--- Assignment ---
Search the entries below for the word "block" and copy each line that has it.
╭──
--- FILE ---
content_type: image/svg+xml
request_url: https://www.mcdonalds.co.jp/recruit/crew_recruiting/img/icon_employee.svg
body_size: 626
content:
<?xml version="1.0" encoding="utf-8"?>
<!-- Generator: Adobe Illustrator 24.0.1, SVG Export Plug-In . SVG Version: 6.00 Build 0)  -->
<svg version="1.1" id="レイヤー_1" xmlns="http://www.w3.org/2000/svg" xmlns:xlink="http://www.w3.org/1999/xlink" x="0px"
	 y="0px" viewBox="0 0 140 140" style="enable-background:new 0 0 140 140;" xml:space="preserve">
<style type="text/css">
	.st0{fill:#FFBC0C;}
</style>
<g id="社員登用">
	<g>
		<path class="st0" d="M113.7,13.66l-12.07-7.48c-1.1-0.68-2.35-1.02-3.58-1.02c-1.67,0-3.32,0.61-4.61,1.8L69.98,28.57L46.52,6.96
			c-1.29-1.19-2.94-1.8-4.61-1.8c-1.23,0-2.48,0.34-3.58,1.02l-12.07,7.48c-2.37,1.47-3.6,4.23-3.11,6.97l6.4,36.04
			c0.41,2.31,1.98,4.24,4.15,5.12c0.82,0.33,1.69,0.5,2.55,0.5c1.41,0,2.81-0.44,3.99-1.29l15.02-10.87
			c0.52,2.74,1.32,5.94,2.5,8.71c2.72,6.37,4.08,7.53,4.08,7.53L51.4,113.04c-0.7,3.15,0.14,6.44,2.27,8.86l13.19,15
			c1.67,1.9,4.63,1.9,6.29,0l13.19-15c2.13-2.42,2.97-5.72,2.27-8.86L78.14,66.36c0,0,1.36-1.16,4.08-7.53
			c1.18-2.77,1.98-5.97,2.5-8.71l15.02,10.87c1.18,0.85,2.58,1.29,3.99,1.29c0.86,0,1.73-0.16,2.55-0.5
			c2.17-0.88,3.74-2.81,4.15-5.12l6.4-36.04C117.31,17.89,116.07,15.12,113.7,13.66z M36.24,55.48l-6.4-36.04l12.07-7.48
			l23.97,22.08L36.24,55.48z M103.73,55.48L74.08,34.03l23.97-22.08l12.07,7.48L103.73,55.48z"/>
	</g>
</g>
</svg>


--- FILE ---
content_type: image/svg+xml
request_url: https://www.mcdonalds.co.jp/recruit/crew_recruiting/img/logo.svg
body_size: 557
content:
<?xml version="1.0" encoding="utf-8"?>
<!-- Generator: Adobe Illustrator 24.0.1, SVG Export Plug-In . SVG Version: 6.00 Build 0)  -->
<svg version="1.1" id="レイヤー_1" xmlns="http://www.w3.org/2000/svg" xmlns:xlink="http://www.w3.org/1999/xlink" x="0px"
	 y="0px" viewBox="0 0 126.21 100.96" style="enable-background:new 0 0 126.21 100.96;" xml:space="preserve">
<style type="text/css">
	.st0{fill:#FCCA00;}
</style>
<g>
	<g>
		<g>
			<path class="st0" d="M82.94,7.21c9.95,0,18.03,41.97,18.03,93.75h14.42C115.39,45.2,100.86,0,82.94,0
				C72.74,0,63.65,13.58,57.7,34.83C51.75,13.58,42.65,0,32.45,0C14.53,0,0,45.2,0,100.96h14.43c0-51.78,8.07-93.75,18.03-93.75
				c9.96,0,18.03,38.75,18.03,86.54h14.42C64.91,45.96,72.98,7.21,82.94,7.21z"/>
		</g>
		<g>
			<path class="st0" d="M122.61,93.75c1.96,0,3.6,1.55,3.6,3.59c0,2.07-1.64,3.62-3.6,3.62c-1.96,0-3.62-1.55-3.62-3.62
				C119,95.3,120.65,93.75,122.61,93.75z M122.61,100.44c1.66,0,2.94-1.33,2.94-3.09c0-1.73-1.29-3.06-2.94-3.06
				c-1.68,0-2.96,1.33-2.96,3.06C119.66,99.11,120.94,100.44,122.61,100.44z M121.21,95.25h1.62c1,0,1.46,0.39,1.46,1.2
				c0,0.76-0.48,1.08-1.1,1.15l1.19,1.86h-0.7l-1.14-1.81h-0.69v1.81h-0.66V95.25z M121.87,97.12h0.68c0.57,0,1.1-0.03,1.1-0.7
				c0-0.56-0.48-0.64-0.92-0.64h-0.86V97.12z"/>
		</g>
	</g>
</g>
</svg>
╰──
╭──
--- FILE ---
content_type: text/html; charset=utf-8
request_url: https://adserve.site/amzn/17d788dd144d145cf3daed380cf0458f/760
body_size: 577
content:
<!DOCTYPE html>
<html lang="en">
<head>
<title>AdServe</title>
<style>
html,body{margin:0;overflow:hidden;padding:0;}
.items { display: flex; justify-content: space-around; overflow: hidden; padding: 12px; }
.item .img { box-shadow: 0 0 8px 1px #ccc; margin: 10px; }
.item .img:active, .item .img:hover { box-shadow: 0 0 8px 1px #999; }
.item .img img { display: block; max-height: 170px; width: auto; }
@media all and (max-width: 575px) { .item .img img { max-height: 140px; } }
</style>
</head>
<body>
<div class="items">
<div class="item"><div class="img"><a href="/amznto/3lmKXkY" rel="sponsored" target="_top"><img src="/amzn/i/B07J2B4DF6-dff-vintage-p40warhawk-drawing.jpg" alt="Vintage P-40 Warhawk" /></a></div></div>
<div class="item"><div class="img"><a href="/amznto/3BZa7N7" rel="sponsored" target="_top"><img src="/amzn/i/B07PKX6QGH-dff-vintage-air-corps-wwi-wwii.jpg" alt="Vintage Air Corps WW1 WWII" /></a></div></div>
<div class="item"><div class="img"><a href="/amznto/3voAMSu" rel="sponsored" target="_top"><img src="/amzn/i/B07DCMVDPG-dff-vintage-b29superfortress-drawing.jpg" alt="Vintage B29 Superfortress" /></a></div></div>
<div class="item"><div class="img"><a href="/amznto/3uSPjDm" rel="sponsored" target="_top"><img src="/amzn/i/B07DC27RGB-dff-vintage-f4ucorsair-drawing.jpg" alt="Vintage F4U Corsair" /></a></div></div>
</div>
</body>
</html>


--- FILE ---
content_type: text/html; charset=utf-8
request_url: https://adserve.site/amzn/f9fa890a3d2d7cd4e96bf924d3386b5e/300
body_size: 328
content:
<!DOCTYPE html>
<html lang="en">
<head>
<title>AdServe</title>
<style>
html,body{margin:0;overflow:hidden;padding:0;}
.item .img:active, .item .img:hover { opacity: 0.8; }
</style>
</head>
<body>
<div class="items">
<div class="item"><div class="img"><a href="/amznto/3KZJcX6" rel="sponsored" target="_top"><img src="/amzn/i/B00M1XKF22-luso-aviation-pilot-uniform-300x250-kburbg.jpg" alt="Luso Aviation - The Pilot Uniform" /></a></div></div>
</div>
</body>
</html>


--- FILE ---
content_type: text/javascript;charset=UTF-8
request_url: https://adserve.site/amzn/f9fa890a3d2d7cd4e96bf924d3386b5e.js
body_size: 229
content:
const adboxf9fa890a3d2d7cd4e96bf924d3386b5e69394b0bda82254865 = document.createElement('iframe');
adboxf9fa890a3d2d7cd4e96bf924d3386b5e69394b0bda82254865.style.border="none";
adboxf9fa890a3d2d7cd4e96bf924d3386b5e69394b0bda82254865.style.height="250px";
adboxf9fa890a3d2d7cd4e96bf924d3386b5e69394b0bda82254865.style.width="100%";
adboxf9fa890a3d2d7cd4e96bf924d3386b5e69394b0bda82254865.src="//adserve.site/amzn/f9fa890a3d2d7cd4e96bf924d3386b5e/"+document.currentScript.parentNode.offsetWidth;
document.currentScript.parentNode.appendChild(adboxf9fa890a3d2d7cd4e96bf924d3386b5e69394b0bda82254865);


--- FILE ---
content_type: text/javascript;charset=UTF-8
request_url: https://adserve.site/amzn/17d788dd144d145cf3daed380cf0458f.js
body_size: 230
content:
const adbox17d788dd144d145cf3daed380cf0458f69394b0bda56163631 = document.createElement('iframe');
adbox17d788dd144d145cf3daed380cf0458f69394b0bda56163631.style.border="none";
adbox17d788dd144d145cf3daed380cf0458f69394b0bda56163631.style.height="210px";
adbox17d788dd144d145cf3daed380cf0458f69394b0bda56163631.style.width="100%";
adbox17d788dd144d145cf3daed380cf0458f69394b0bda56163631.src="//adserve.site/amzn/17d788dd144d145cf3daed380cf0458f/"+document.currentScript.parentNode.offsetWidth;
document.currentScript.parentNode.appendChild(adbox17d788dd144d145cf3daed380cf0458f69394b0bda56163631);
╰──
╭──
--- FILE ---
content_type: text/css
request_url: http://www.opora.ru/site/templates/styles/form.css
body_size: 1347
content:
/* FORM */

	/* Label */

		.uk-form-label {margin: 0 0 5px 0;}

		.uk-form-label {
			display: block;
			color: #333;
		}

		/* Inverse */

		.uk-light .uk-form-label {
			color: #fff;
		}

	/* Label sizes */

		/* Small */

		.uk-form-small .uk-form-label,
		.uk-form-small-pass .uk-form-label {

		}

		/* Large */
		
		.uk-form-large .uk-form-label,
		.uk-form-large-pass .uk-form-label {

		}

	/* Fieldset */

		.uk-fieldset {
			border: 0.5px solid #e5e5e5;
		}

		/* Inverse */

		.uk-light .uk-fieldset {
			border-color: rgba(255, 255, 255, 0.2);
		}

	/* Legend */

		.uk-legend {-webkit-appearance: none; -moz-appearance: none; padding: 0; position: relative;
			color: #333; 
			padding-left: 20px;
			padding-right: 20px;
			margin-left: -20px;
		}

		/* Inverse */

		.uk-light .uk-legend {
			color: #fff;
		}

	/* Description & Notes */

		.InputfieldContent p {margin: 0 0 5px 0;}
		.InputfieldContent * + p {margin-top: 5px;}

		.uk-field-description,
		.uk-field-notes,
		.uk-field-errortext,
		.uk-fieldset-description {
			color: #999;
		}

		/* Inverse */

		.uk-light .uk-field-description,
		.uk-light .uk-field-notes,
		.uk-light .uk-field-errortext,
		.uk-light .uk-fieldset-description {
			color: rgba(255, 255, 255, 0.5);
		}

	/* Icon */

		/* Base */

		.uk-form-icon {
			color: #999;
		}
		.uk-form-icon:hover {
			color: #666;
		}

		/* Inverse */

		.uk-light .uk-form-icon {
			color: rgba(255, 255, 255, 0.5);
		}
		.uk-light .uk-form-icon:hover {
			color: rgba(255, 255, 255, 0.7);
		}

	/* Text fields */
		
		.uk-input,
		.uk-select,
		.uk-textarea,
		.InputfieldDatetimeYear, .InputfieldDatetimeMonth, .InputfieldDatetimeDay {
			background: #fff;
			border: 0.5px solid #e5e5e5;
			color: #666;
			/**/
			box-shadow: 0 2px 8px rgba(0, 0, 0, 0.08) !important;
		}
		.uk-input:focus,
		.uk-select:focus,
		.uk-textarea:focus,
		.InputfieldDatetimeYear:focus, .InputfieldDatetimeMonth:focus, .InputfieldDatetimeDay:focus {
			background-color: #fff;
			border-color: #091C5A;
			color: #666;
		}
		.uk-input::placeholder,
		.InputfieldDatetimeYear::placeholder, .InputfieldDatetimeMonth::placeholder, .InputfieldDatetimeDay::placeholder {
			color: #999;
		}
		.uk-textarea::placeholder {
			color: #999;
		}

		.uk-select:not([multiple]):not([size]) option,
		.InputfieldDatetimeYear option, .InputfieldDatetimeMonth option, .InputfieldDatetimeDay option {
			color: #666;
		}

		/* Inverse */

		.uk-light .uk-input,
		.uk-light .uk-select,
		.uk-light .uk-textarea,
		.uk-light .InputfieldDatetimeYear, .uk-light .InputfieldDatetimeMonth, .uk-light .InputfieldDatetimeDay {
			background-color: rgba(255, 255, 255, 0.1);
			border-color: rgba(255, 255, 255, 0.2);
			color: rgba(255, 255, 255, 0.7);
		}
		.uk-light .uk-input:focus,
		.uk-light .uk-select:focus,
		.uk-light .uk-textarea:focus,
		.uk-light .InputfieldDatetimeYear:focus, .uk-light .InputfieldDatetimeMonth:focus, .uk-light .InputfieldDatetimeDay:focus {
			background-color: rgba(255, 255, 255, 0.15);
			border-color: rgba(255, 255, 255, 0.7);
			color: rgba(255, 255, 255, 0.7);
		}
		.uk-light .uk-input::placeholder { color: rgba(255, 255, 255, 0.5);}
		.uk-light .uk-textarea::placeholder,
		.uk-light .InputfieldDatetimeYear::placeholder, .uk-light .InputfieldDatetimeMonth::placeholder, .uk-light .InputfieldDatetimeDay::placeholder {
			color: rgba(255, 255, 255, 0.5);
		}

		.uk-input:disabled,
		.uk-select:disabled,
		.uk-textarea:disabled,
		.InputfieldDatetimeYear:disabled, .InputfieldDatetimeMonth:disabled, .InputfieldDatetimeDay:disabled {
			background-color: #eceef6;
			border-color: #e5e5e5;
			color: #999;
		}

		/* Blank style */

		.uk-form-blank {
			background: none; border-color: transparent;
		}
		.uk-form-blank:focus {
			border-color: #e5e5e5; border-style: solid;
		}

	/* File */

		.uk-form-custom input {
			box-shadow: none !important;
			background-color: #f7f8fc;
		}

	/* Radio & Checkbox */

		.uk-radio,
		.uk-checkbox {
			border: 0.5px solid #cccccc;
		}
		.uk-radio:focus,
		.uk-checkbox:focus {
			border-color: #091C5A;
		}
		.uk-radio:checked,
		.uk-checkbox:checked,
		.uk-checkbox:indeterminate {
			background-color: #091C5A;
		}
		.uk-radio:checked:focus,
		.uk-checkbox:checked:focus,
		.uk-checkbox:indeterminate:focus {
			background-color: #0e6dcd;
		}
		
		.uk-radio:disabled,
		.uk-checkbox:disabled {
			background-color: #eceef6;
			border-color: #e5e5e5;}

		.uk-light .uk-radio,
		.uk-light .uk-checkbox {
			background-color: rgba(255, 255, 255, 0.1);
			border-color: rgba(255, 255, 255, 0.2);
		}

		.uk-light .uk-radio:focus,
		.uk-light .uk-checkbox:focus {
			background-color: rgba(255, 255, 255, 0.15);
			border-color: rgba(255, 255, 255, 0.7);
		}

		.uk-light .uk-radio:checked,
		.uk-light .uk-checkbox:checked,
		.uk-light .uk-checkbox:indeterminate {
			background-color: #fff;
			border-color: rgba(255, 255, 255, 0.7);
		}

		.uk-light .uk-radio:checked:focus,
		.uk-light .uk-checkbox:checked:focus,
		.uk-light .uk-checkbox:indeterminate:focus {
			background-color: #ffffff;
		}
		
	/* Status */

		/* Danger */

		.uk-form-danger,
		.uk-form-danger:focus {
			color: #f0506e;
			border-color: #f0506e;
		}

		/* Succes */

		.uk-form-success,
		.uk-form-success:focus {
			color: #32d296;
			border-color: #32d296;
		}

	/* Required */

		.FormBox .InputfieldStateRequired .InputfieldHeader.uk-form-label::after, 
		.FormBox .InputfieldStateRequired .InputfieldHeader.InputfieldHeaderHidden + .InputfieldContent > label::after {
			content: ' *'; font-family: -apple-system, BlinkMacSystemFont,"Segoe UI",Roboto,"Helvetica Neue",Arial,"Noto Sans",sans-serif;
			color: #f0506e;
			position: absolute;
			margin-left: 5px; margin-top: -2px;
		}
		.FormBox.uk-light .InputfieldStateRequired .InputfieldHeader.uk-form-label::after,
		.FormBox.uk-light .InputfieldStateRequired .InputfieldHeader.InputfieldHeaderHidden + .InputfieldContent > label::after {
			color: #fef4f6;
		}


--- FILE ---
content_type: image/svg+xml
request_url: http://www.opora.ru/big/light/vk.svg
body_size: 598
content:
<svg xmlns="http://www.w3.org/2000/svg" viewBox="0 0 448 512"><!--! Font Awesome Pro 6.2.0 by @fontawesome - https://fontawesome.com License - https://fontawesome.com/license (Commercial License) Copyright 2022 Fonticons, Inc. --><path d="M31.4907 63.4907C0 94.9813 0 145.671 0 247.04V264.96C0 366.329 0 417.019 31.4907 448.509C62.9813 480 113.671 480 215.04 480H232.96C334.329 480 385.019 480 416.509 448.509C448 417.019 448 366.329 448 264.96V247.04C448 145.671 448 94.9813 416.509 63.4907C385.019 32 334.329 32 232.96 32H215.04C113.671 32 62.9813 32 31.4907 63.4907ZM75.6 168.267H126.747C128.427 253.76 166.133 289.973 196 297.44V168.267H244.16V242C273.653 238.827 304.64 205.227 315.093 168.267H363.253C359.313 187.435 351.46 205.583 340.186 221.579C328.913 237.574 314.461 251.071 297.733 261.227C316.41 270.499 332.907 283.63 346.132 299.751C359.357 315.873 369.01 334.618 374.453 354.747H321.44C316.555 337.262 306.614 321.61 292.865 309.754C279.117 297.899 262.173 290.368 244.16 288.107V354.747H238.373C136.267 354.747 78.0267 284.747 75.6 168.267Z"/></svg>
╰──
--- Written response ---
.item .img img { display: block; max-height: 170px; width: auto; }
			display: block;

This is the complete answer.